L’autobus che ascolta le conversazioni

13 Dicembre 2012, di Redazione Wall Street Italia

Secondo un’inchiesta del Daily, pare che negli Stati Uniti d’America abbiano cominciato ad installare sui mezzi pubblici un sistema di sorveglianza che comprende microfoni, registrazione video e GPS.

Questi sistemi permetteranno alle autorità di ascoltare dal vivo e registrare per diversi giorni le conversazioni private dei passeggeri degli autobus. Conversazioni che potranno essere richieste e usate in qualunque momento da altri enti pubblici, anche contro gli stessi cittadini.

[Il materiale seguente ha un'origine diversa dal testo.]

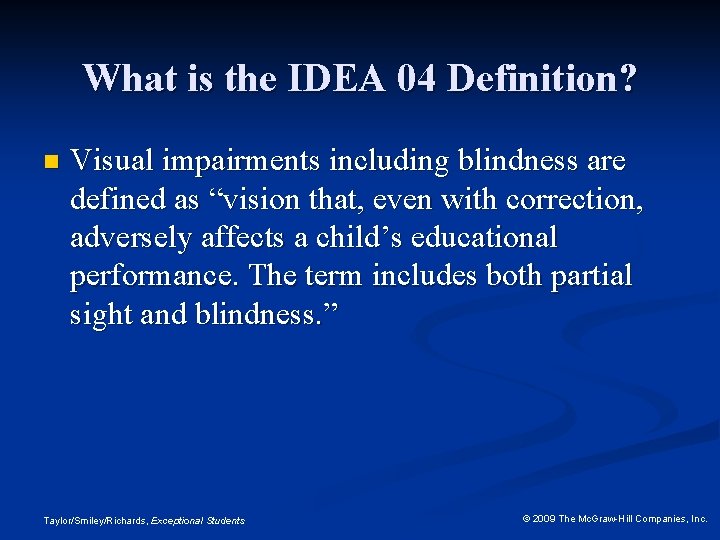 What is the IDEA 04 Definition?

Visual impairments including blindness are defined as “vision that, even with correction, adversely affects a child’s educational performance. The term includes both partial sight and blindness.”

Taylor/Smiley/Richards, Exceptional Students

© 2009 The McGraw-Hill Companies, Inc.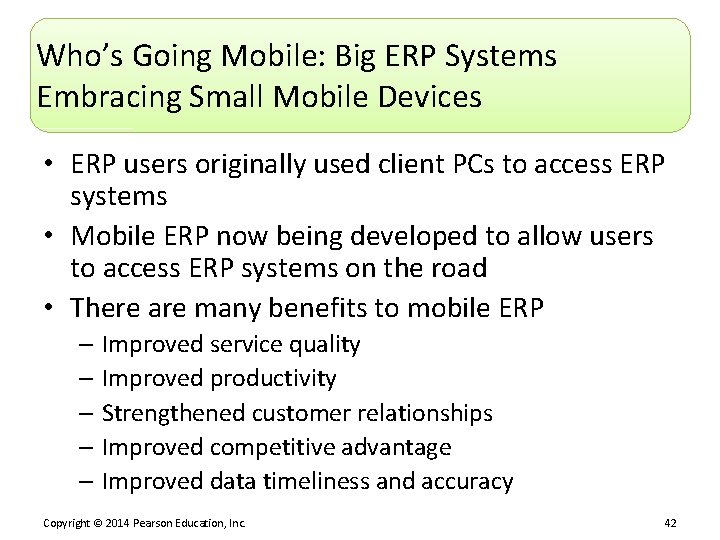 Who's Going Mobile: Big ERP Systems Embracing Small Mobile Devices

• ERP users originally used client PCs to access ERP systems
• Mobile ERP now being developed to allow users to access ERP systems on the road
• There are many benefits to mobile ERP
– Improved service quality
– Improved productivity
– Strengthened customer relationships
– Improved competitive advantage
– Improved data timeliness and accuracy

Copyright © 2014 Pearson Education, Inc.

42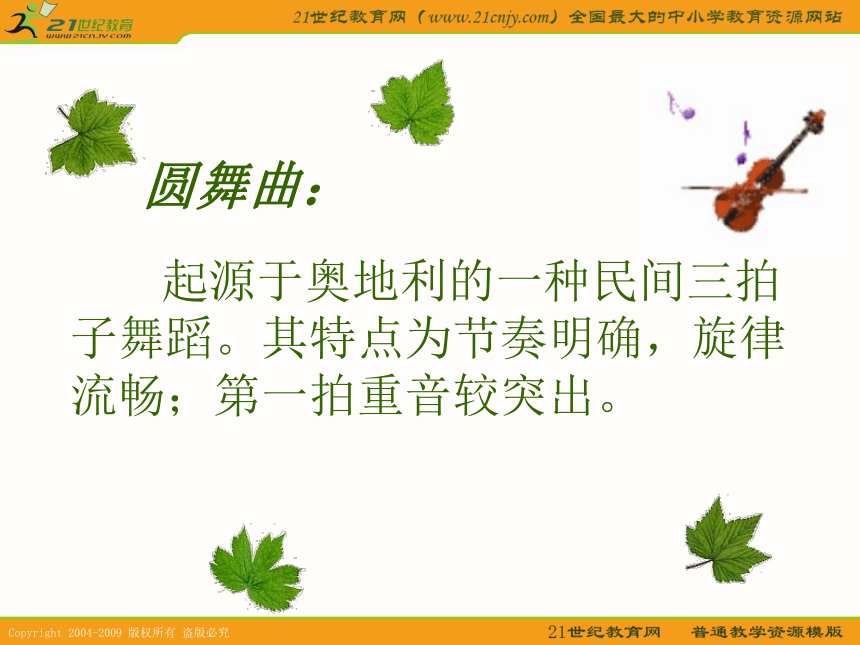 21世纪教育
www.21cnjy.com

21世纪教育网（www.21cnjy.com）全国最大的中小学教育资源网站

圆舞曲：

起源于奥地利的一种民间三拍子舞蹈。其特点为节奏明确，旋律流畅；第一拍重音较突出。

Copyright 2004-2009 版权所有 盗版必究

21世纪教育网　普通教学资源模版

Incrociando i dati che arriveranno dagli autobus con le coordinate Gps, sarà potenzialmente possibile seguire una persona per tutta la città.

Le città che hanno già adottato questo tipo di sorveglianza sono numerose: San Francisco, Eugene, Traverse City, Columbus, Baltimora, Hartford in Connecticut e Athens in Georgia.

Inoltre, sempre secondo il Daily, in questo modo le agenzie per il trasporto pubblico avranno un’arma in più per risolvere le controversie nate dalle proteste dei passeggeri rispetto al comportamento degli autisti.

Tuttavia, secondo l’esperto in privacy e sicurezza Ashkan Soltani la salvaguardia del cittadino potrebbe non essere la priorità: “Queste iniziative sono indicative di un trend di aumento della sorveglianza da parte di enti economici e legali, mascherato dietro una facciata di provvedimenti per la pubblica sicurezza“.